Planning for dreams?

Rosa Hudson wonders whether general practice is on the right track

Neighbourhood commissioning - is it a light at the end of the tunnel or a dead end? Assuming, of course, that we know what it is. We don’t, but then everyone seems to be doing their own thing lately. Maybe that is the ultimate in locally controlled health services. Each small area doing its own thing. It has to be better than each practice doing its own thing...

In our health centre, we have realised that we must act positively to face the changes, or be left, along with other practices in the city, as second best. So we got our local medical committee interested in looking at some kind of locality commissioning for all the non-fundholding practices. The committee has even had discussions about local community organisations being involved in a local commissioning team along with GPs and possibly - hopefully - others in the primary care team.

As part of this, following work we were doing last year on local health problems, we have become a sentinel practice in a project looking at how data from general practice can be made meaningful. This is happening now with six other practices in the region.

My pulse reaches about 150! Is this the way forward? Can we really find out what our patients need - and what they want - and make some sense of it? With regard to resources, I don’t see the possibility of a huge cake, and I would swap varicose vein operations for community psychiatric nurses anytime, but there must be some incentive to spur us on.

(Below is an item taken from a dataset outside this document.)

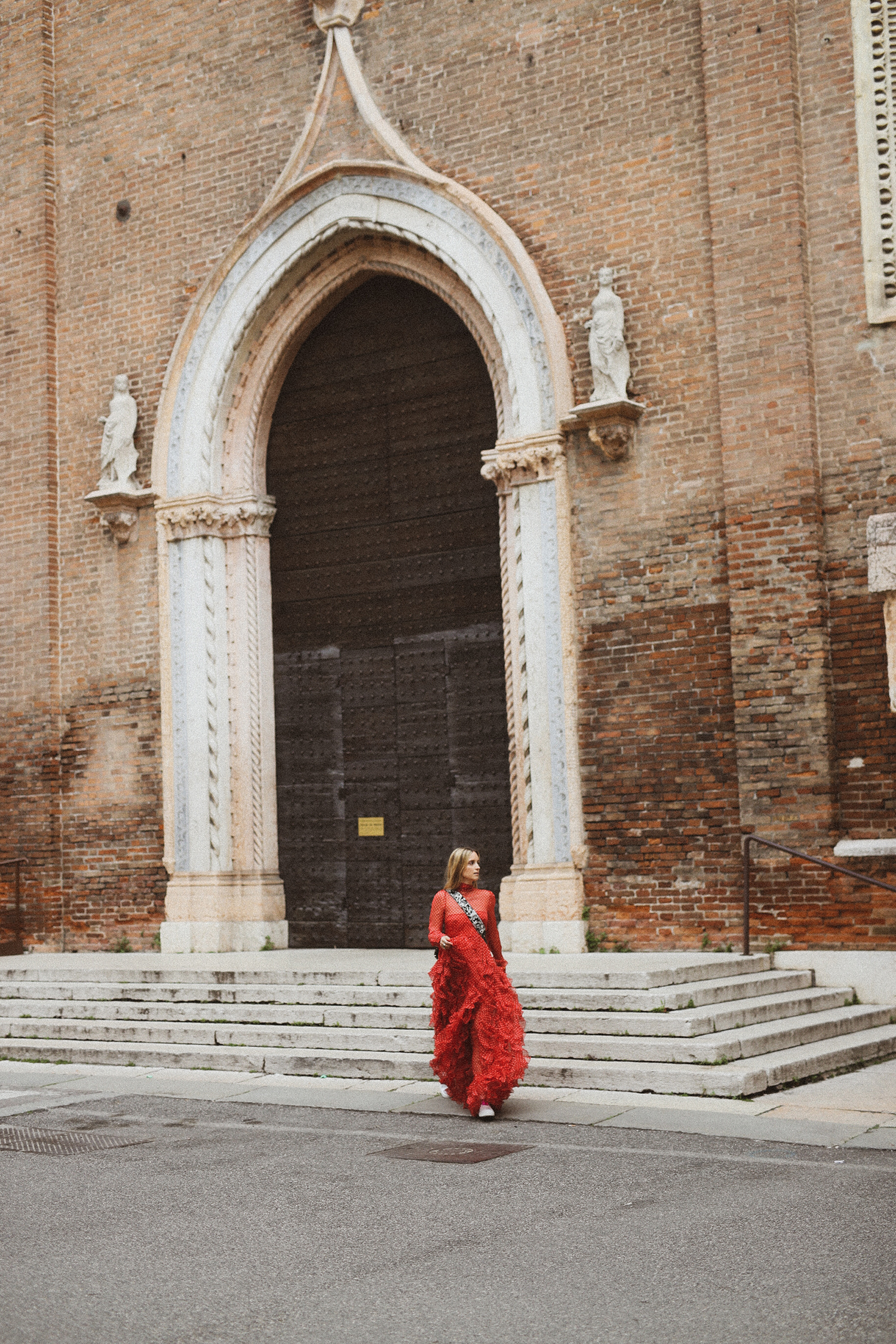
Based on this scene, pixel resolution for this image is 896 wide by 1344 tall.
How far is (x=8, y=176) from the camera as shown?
16.5 m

GPs in east London drew up a ‘wish list’, only to find their was no money to pay for it. We had this idea too - to record our fantasies of what patients might benefit from in an ideal world. Somewhere the ideal and the real might coincide, and make all this worthwhile.

And what of the patients? I’d love to sit quietly in a university department for two hours a week just thinking, but this would involve a lot more than just thought. It would need time, and plenty of energy. We must be paid for our time and not be drowned in another wave of meetings. But even if we are paid, where does the time spent with our patients go to? This year, for the first time in 15 years, we have not been able to find a trainee GP. Where have they all gone? Is it because they already see a contradiction between the GPs that we are, sitting back, listening, finding time to empathise, and the GPs of the future who, maybe for all the right reasons, sit in meeting rooms planning for a dream?